_Your objective_. In the entries below, find the lines that contain the word "look" and copy them.

_Given information_.

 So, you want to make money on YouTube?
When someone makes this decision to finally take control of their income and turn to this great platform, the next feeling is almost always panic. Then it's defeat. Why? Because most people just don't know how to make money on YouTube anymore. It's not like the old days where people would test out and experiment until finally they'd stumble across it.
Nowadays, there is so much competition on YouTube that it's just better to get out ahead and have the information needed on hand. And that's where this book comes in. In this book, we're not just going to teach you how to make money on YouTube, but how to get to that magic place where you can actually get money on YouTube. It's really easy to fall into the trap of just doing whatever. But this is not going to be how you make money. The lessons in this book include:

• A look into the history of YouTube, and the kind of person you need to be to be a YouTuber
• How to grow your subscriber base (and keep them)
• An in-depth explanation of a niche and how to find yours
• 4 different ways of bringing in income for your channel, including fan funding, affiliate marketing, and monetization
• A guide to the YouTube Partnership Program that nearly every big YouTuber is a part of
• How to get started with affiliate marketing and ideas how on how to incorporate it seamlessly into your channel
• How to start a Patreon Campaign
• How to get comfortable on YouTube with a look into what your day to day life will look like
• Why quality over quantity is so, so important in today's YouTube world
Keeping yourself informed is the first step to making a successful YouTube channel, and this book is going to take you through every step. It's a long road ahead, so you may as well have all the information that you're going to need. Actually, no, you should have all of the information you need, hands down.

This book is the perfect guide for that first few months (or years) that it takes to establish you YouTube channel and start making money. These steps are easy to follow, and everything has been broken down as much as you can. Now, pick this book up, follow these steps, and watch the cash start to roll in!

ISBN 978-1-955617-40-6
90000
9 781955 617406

_Written solution_.
• A look into the history of YouTube, and the kind of person you need to be to be a YouTuber
• How to get comfortable on YouTube with a look into what your day to day life will look like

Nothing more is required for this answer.